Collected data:
⁂

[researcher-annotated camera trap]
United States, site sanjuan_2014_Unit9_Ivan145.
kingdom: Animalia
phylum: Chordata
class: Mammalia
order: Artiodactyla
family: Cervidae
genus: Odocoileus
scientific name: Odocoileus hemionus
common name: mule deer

⁂

* _WHAT YOU NEED TO DO_: Exactly and only the lines from the one containing "United States, site" to the end of the entries above are to be written out.

* _THE ANSWER_:
United States, site sanjuan_2014_Unit9_Ivan145.
kingdom: Animalia
phylum: Chordata
class: Mammalia
order: Artiodactyla
family: Cervidae
genus: Odocoileus
scientific name: Odocoileus hemionus
common name: mule deer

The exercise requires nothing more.